* _TASK REQUIREMENTS_
Quote the listing below verbatim, starting at the line that contains "At what distance from" and continuing through the end of the listing.

## BEGIN

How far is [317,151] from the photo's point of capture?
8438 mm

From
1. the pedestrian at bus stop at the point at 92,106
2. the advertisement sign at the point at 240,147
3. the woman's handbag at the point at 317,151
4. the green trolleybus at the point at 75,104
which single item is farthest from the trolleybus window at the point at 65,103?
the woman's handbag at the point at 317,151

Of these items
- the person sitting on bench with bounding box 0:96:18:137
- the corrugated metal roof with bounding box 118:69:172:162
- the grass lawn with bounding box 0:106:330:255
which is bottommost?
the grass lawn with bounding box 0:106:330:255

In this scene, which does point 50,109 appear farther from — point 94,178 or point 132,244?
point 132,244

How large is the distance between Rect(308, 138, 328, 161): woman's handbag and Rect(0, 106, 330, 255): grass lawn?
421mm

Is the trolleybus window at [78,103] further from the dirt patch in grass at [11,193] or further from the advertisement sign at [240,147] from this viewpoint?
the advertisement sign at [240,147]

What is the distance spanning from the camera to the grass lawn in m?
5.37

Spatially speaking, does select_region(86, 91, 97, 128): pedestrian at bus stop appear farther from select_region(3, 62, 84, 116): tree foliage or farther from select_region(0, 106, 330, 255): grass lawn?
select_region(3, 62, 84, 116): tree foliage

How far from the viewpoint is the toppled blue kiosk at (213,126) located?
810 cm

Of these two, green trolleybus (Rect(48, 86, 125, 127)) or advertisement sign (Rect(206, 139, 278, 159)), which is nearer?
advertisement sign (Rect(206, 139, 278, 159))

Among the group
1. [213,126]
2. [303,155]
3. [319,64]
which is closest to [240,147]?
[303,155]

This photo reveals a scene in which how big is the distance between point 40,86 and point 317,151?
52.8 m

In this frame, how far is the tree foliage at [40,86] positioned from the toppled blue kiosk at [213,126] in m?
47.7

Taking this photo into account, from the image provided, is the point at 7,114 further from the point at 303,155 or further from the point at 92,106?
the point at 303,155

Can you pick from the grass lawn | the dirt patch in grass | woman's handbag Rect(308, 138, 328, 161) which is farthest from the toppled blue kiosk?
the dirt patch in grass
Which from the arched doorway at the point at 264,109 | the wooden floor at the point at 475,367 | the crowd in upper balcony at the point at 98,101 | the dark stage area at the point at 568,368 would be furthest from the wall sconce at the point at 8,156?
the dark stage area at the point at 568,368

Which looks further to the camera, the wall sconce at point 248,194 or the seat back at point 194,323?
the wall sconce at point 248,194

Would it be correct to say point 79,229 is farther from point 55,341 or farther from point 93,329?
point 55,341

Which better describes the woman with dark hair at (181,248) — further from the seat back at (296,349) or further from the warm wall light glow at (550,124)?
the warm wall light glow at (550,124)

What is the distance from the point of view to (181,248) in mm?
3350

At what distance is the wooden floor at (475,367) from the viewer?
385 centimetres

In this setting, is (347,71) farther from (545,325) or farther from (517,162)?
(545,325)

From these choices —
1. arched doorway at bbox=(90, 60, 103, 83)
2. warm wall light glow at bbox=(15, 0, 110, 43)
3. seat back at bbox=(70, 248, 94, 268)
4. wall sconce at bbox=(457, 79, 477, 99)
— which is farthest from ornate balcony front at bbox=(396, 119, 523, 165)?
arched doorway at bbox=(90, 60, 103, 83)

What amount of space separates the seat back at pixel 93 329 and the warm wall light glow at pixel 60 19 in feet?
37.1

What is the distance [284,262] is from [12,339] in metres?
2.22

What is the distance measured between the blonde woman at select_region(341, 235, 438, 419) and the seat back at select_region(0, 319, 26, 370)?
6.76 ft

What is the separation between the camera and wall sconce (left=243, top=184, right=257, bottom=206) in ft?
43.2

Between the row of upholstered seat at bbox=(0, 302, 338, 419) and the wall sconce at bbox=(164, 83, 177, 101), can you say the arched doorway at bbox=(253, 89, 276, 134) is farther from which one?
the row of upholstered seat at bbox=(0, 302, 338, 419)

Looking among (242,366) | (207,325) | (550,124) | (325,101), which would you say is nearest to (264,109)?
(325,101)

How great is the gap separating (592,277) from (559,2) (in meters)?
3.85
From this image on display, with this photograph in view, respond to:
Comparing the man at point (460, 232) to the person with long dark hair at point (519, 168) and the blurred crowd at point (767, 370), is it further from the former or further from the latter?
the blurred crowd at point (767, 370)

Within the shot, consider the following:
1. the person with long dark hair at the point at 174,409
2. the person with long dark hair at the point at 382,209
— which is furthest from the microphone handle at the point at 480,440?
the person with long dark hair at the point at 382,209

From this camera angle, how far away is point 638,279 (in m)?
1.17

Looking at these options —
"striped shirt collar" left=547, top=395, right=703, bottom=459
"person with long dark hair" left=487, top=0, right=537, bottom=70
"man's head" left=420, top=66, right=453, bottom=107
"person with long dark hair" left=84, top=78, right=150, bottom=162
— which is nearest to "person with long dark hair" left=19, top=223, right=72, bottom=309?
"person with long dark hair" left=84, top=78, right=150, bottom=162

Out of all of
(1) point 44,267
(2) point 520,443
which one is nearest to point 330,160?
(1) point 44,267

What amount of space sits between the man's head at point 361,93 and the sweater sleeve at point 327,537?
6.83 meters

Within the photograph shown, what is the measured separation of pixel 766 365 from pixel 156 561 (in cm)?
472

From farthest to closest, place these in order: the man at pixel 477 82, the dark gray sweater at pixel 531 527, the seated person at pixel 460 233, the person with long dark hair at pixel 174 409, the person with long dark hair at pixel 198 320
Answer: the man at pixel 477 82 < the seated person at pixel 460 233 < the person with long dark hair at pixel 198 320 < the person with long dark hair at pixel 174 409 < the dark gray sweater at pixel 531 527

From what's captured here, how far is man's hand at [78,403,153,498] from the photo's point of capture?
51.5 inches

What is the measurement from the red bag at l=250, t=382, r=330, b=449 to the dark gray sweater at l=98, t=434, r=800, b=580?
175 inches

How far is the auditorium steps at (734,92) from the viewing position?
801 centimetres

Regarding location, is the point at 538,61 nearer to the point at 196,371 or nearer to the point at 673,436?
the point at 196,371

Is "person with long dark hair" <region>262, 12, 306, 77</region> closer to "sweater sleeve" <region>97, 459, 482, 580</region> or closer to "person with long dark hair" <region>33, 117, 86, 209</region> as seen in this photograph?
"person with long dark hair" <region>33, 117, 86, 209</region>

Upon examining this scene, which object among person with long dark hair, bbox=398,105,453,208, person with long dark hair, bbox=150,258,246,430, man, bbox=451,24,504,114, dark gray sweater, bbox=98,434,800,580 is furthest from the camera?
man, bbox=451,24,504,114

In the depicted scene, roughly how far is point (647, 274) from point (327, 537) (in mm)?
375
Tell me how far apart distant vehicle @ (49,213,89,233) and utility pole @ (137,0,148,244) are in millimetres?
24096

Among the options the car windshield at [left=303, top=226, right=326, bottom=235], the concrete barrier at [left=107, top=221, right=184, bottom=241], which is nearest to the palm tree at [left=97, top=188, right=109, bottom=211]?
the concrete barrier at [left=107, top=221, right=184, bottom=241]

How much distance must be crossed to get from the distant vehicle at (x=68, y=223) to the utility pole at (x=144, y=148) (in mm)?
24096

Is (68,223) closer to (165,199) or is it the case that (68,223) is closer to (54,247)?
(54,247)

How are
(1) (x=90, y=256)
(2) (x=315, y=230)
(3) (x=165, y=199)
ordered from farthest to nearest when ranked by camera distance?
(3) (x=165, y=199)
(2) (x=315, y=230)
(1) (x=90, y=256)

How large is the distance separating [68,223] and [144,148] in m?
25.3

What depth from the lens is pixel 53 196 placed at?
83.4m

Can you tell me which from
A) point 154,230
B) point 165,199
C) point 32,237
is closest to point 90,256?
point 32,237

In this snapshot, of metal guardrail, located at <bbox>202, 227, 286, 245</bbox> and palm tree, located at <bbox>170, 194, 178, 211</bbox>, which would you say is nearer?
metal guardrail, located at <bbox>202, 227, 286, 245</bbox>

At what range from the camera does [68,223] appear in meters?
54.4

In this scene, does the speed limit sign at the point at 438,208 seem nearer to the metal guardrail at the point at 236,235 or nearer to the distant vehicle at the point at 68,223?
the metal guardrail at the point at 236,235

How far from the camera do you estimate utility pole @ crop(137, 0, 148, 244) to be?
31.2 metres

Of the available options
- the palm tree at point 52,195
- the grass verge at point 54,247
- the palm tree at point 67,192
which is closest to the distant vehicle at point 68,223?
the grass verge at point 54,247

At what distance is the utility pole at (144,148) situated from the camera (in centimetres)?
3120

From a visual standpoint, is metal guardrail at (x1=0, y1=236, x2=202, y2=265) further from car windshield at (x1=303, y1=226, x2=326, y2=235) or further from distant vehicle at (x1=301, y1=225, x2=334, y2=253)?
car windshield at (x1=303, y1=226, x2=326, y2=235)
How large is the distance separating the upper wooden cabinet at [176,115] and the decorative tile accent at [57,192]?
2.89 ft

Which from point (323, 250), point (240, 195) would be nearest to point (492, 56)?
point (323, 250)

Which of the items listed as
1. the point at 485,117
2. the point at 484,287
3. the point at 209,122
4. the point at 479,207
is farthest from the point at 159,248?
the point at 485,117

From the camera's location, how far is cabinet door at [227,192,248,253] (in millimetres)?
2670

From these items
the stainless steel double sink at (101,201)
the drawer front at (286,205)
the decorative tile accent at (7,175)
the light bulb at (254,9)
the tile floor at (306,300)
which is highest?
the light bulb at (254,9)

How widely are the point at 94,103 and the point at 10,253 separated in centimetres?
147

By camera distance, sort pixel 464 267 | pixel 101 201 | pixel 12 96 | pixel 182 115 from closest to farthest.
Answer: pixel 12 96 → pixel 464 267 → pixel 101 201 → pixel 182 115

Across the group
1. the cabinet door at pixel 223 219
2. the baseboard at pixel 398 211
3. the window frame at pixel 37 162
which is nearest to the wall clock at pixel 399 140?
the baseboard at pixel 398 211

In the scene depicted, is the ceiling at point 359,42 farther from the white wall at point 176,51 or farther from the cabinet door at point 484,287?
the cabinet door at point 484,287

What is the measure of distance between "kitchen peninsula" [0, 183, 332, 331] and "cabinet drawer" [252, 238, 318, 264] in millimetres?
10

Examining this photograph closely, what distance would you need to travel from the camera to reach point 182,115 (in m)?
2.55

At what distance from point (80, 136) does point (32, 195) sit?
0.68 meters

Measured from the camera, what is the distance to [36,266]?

## END

* _RESPONSE_
At what distance from point (80, 136) does point (32, 195) sit?
0.68 meters

Measured from the camera, what is the distance to [36,266]?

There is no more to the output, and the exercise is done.